**Material provided**
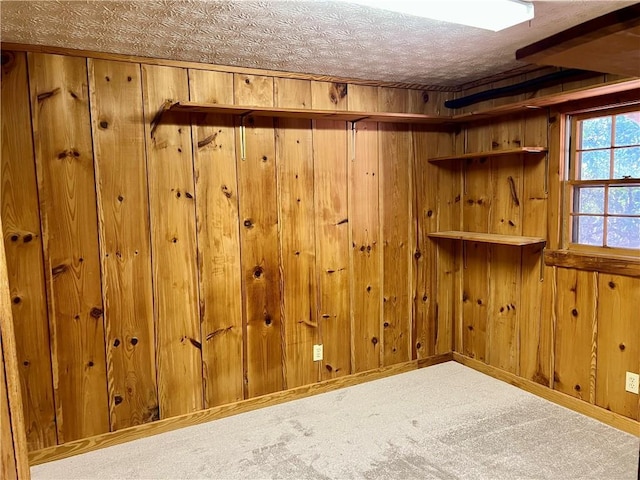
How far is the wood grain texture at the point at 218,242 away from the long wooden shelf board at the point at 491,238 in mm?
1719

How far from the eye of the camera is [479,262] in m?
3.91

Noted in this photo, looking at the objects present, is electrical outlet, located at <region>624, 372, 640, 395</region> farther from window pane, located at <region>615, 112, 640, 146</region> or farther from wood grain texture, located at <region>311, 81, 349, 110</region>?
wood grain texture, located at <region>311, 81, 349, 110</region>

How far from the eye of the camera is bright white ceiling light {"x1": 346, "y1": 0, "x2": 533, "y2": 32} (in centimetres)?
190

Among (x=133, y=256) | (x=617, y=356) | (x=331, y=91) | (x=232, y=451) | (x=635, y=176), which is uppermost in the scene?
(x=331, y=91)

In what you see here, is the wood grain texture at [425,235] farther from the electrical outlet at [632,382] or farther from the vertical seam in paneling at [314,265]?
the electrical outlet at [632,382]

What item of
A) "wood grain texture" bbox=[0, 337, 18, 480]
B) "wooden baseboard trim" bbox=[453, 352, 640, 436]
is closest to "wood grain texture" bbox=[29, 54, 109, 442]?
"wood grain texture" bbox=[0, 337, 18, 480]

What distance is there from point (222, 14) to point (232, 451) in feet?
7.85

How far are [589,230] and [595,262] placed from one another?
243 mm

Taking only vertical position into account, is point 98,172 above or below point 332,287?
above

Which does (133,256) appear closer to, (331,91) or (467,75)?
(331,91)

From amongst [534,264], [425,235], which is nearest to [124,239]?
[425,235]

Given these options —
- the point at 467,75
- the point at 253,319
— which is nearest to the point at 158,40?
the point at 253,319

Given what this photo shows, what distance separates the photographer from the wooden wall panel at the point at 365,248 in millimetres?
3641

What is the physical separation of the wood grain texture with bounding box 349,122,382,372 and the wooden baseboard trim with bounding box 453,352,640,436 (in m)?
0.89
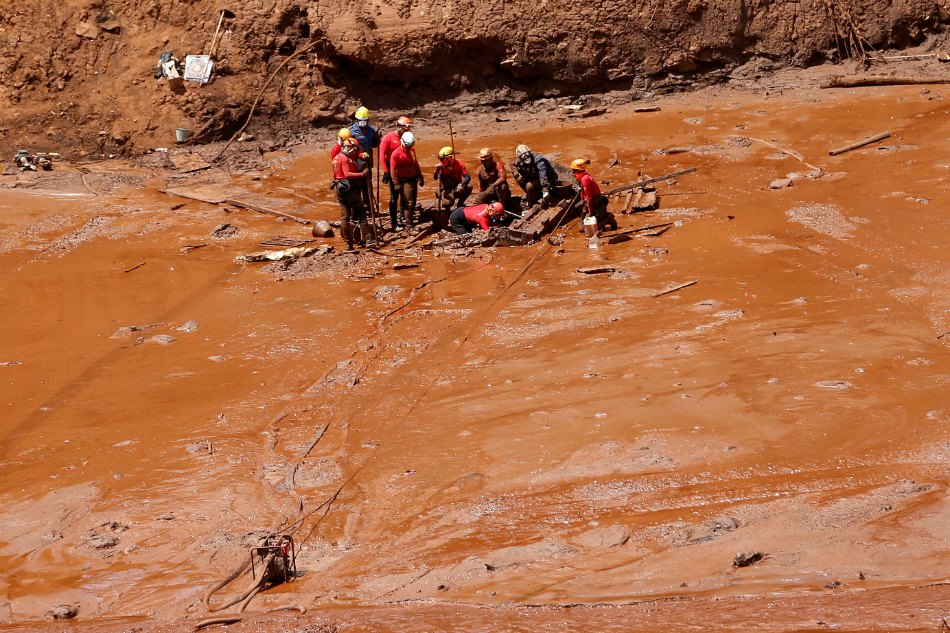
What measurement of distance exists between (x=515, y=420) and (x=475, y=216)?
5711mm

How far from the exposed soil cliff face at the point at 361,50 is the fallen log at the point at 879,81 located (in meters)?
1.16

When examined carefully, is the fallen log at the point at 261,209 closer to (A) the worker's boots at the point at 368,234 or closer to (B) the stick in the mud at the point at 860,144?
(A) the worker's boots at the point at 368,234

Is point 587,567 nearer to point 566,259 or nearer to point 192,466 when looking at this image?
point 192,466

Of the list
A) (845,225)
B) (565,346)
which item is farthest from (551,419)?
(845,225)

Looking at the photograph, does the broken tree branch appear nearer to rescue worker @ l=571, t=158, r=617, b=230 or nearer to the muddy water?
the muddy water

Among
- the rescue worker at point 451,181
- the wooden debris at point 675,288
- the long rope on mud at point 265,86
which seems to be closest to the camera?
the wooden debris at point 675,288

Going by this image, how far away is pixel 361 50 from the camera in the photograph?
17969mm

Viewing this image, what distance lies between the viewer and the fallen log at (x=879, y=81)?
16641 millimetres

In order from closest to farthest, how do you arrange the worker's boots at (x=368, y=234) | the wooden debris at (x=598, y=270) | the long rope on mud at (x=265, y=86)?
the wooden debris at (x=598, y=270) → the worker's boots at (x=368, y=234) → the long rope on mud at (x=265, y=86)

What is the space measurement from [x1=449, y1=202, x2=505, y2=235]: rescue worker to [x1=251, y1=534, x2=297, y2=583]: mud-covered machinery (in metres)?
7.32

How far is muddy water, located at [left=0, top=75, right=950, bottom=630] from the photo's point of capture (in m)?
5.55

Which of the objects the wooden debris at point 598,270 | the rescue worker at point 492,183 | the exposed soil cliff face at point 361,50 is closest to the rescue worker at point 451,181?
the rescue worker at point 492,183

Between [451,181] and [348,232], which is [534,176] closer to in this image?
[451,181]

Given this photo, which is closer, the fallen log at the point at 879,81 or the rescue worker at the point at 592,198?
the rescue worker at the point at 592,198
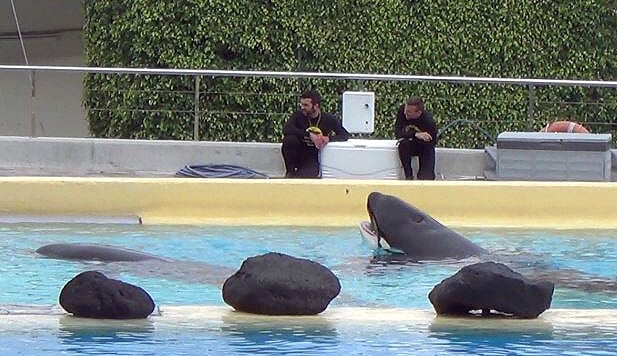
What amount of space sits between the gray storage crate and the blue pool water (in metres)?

**Problem description**
Could you rewrite all the records above with every "wooden baseboard trim" changed to "wooden skirting board" and everything else left as it is? Leave the pictures out.

**Expected answer**
How far is the wood grain texture at the point at 218,242 away from the long wooden shelf board at the point at 491,238 in mm?
1719

How far from the eye of the camera is [479,262] in m?
3.91

Noted in this photo, looking at the objects present, is electrical outlet, located at <region>624, 372, 640, 395</region> farther from window pane, located at <region>615, 112, 640, 146</region> or farther from wood grain texture, located at <region>311, 81, 349, 110</region>?
wood grain texture, located at <region>311, 81, 349, 110</region>

How far from the eye of the camera is bright white ceiling light {"x1": 346, "y1": 0, "x2": 533, "y2": 32} (in centimetres)?
190

Among (x=133, y=256) | (x=617, y=356) | (x=331, y=91) | (x=232, y=451) | (x=635, y=176), which is uppermost in the scene?
(x=331, y=91)

In what you see here, is the wood grain texture at [425,235] farther from the electrical outlet at [632,382] or farther from the vertical seam in paneling at [314,265]?
the electrical outlet at [632,382]

What item of
A) "wood grain texture" bbox=[0, 337, 18, 480]
B) "wooden skirting board" bbox=[453, 352, 640, 436]
is closest to "wood grain texture" bbox=[29, 54, 109, 442]?
"wood grain texture" bbox=[0, 337, 18, 480]

What distance is there from point (222, 14) to point (232, 451) in feet?
7.85

How far are [589,230] and [595,262] placed from one another?
243 mm

Taking only vertical position into account, is point 98,172 above or below point 332,287?
above

Which does (133,256) appear closer to, (331,91) or (467,75)?
(331,91)

From amongst [534,264], [425,235], which is nearest to [124,239]?
[425,235]

Given these options —
- the point at 467,75
- the point at 253,319
— which is nearest to the point at 158,40?
the point at 253,319

Given what this photo shows, what distance separates the photographer from the wooden wall panel at the point at 365,248 in millimetres?
3641

What is the physical separation of the wood grain texture with bounding box 349,122,382,372 and the wooden skirting board with bounding box 453,352,640,436 (in m)?
0.89
What measurement of distance exists between (x=515, y=420) and (x=475, y=216)?
5711mm

How far from the exposed soil cliff face at the point at 361,50 is the fallen log at the point at 879,81 located (in meters)?
1.16

When examined carefully, is the fallen log at the point at 261,209 closer to (A) the worker's boots at the point at 368,234 or closer to (B) the stick in the mud at the point at 860,144?
(A) the worker's boots at the point at 368,234

Is point 587,567 nearer to point 566,259 or nearer to point 192,466 when looking at this image?
point 192,466

Of the list
A) (845,225)
B) (565,346)
which item is farthest from (551,419)?
(845,225)

Looking at the photograph, does the broken tree branch appear nearer to rescue worker @ l=571, t=158, r=617, b=230 or nearer to the muddy water?
the muddy water

Among
- the rescue worker at point 451,181
- the wooden debris at point 675,288
- the long rope on mud at point 265,86
which seems to be closest to the camera?
the wooden debris at point 675,288

Going by this image, how far away is pixel 361 50 from the camera in the photograph?
17969mm

Viewing this image, what distance lies between the viewer and the fallen log at (x=879, y=81)?
16641 millimetres

In order from closest to farthest, how do you arrange the worker's boots at (x=368, y=234) | the wooden debris at (x=598, y=270) | the long rope on mud at (x=265, y=86)?
the wooden debris at (x=598, y=270) → the worker's boots at (x=368, y=234) → the long rope on mud at (x=265, y=86)

What is the space measurement from [x1=449, y1=202, x2=505, y2=235]: rescue worker to [x1=251, y1=534, x2=297, y2=583]: mud-covered machinery (in metres)?
7.32

How far is muddy water, located at [left=0, top=75, right=950, bottom=630] from the photo's point of capture (in m)?
5.55

Which of the objects the wooden debris at point 598,270 | the rescue worker at point 492,183 | the exposed soil cliff face at point 361,50 is closest to the rescue worker at point 451,181?
the rescue worker at point 492,183

Between [451,181] and [348,232], which is [534,176] closer to in this image?
[451,181]

Given this photo, which is closer, the fallen log at the point at 879,81 or the rescue worker at the point at 592,198?
the rescue worker at the point at 592,198
What amount of space sits between the gray storage crate and the blue pool water (in metres)?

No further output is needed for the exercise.